Sich 
            in Zeiten der Computertechnik mit nichts als einer akustischen Gitarre 
            an die Öffentlichkeit zu wagen, das nötigte auch einem US-amerikanischen 
            Plattenproduzenten so viel Respekt ab, dass er Keren Anns erstes überwiegend 
            englischsprachiges Album "Not going anywhere" in Amerika 
            veröffentlichen wollte. 
          Für 
            Keren Ann, die Französin mit israelisch-niederländischer 
            Herkunft, ging damit ein Traum in Erfüllung. Seit jeher fasziniert 
            vom Lebensgefühl New Yorks quartierte sie sich in einem Viertel 
            nördlich von "Little Italy" - Nolita - ein und setzte 
            dort die in Paris begonnenen Vorarbeiten zu ihrem neuen Album fort, 
            zunächst wiederum mit nichts als ihrer Gitarre und dieser Stimme, 
            die zum Schönsten gehört, was die französische Musikszene 
            derzeit zu bieten hat. Erst nach diesen Vorarbeiten lud sie Musiker, 
            die sie in New York kennen gelernt hatte, zu den Aufnahmen ein und 
            ergänzte ihr Album so Stück für Stück um zusätzliche 
            Komponenten. 
          Ob 
            das alles gut gehen würde, unkten selbst Fans, denn "Nolita" 
            wurde - abgesehen von ihrem Sideprojekt "Lady & Bird" 
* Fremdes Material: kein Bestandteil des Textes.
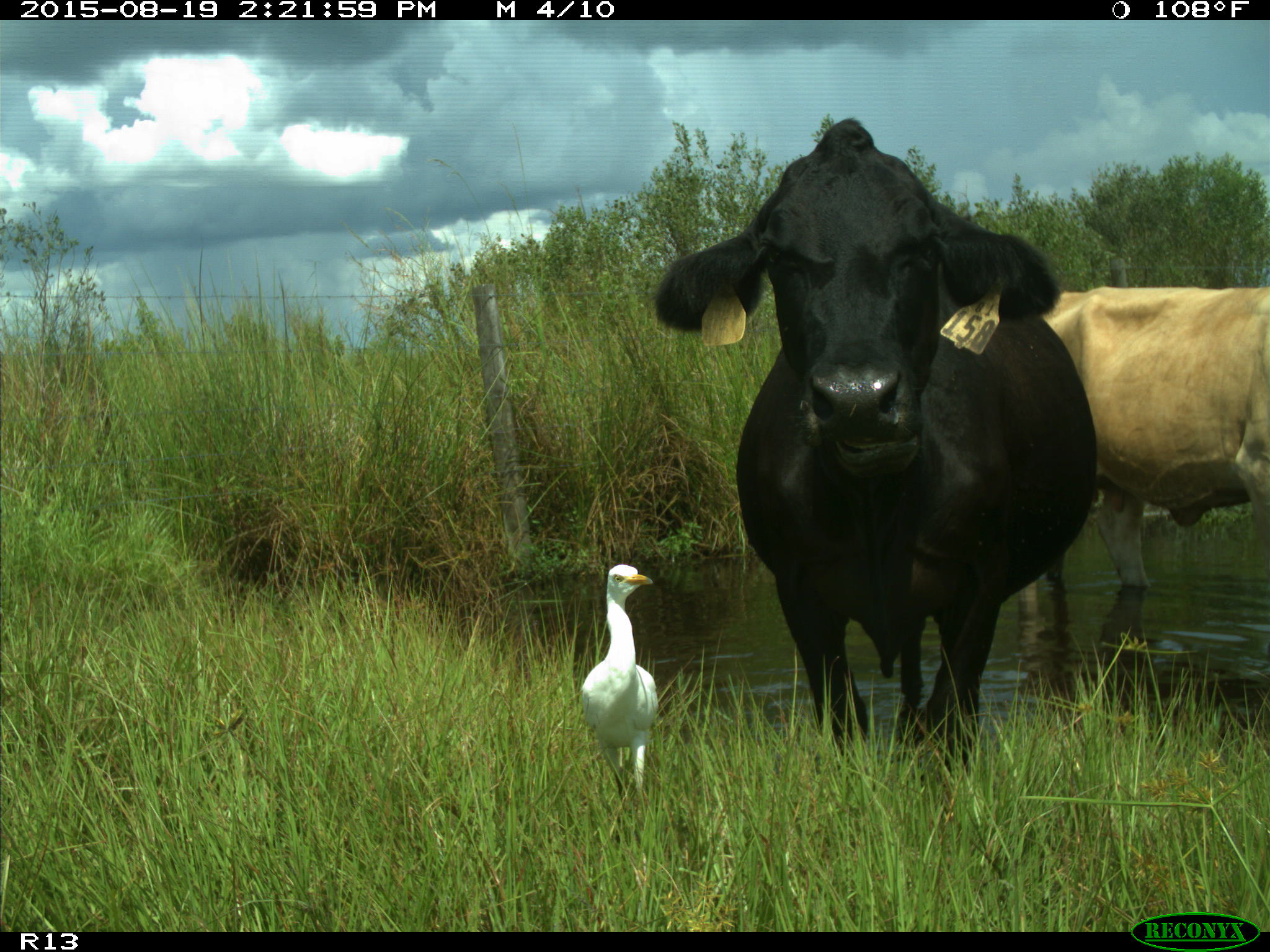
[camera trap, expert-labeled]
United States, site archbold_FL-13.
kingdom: Animalia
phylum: Chordata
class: Mammalia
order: Artiodactyla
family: Bovidae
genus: Bos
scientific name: Bos taurus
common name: domestic cow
Bos taurus (domestic cow).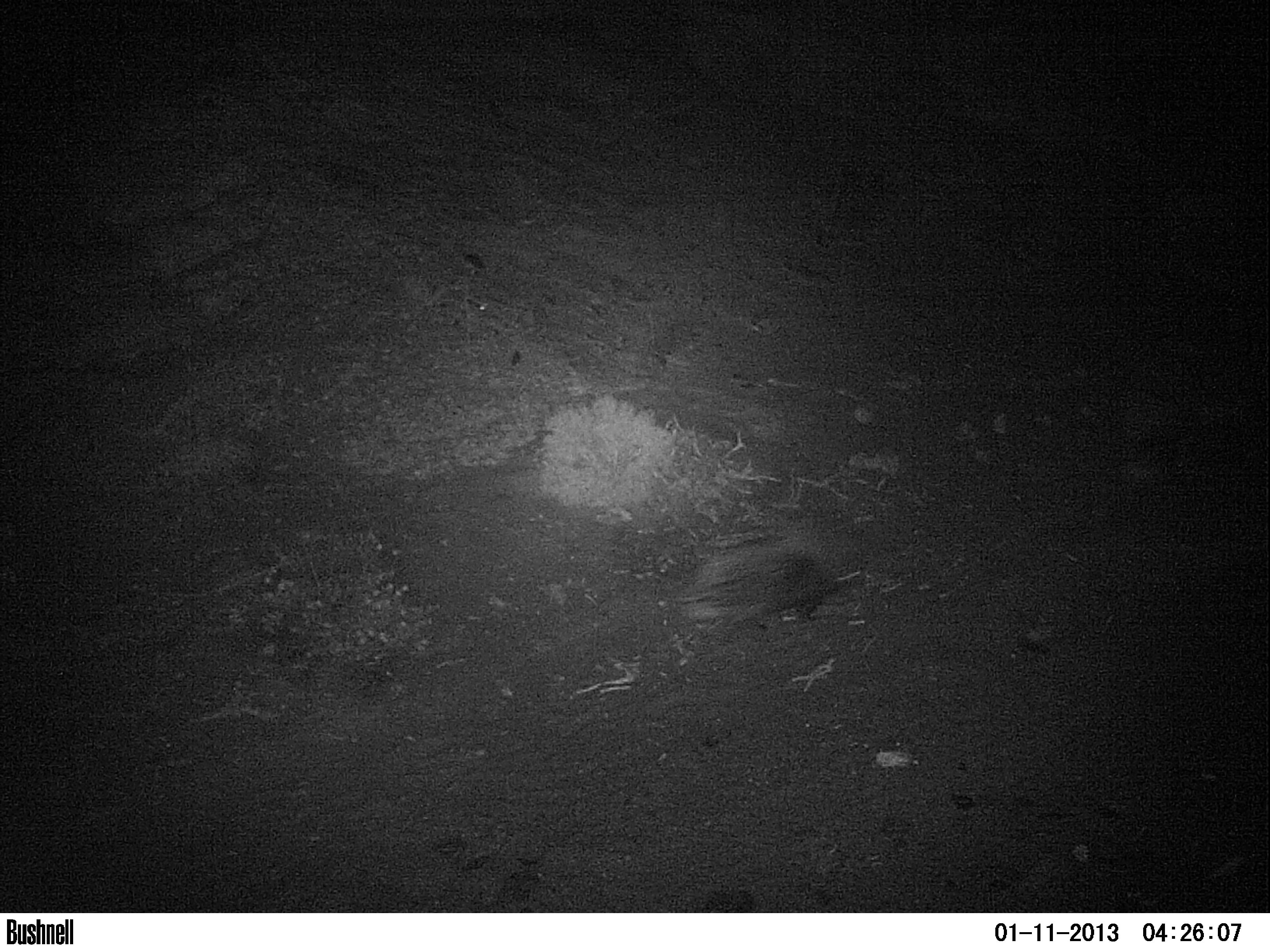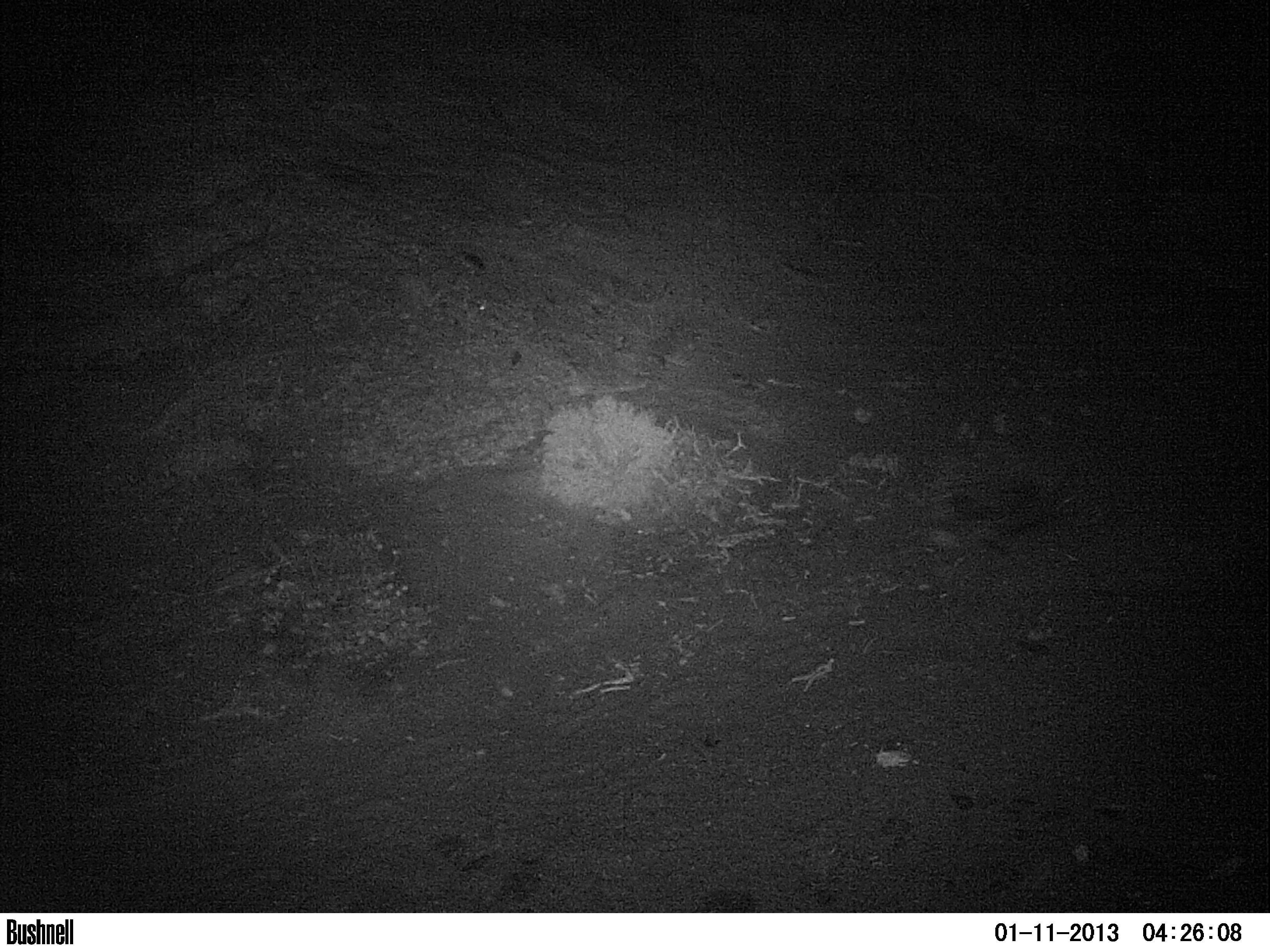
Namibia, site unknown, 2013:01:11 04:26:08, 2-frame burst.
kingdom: Animalia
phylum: Chordata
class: Mammalia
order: Rodentia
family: Hystricidae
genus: Hystrix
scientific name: Hystrix africaeaustralis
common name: cape porcupine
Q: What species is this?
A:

            - zu Keren Anns erstem Studioalbum, das sie ohne Mitwirkung ihres 
            langjährigen musikalischen Begleiters Benjamin Biolay produzieren 
            würde. Dass sie Keren Ann damit maßlos unterschätzten, 
            auch das macht "Nolita" deutlich. Denn ohne Biolay offenbart 
            sich eine neue, internationale Seite der Songschreiberin. Schon auf 
            "Not going anywhere" präsentierte sie sich erstmals 
            in englischer Sprache, und "Nolita" setzt diesen Weg fort.
          In 
            New York 
            begab sie sich auf die Suche nach einem künstlerischen, vielleicht 
            auch ganz persönlichen Standort: "Où vais-je? A présent 
            que n'ai-je?" heißt es im ersten Song, noch auf Französisch, 
            als suchte sie eine Brücke zwischen Vergangenem und Neuem. Mit 
            leiser, unter die Haut gehender Stimme, singt sie ihre zerbrechlichen 
            Balladen, doch spätestens mit "Chelsea burns" erklingt 
            ein ungewohnter Sound aus Folk, sogar Country, ein amerikanischer 
            Einfluss, der sie ihrem großen Vorbild Suzanne Vega näher 
            bringt als jemals zuvor, doch gleichzeitig ihren eigenen Standpunkt 
            unterstreicht. 
          Denn 
            im Gegensatz zum naiven Charme von Kolleginnen wie Coralie Clément, 
            Helena oder auch Carla Bruni ist Keren Ann eine ausgereifte Musikerin 
            mit einem eigenen Charisma, einem festen und unverbrüchlichen 
            Gespür für Ausdruck und Atmosphäre.
          Dort, 
            wo sie das Chanson verlässt, erobert ein relaxter Bluessound 
            die Musik von Keren Ann. Sie unterstreicht das ungewohnte Feeling 
            mit Fiedel und Mundharmonika, und selbst, wenn sie im Verlauf des 
            Albums gelegentlich zur französischen Sprache zurückkehrt 
            ("Midi dans le salon de la Duchesse"), bleibt die Atmosphäre 
            von Blues und Slideguitar (in Wirklichkeit wurde eine Sitar benutzt) 
            vorherrschend.
          In 
            den USA ist man entsprechend entzückt über die junge Französin 
            mit den multikulturellen Wurzeln, die ihre leisen Songs arrangiert 
            wie spontane Fotoschnappschüsse mit unvorhergesehener Wirkung, 
            jeder für sich eine Momentaufnahme, doch gemeinsam betrachtet 
            eine Hommage an ein Lebensgefühl, das sie kennen gelernt und 
            zu teilen begenonnen hat, im Viertel nördlich von 'Little Italy'. 
            "It's late, I think I'm gonna stay" raunt sie zu 
            Beginn des Titelsongs, und vor dem geistigen Auge erstrahlt ihr zauberhaftes 
            Lächeln - zu zauberhafter Musik.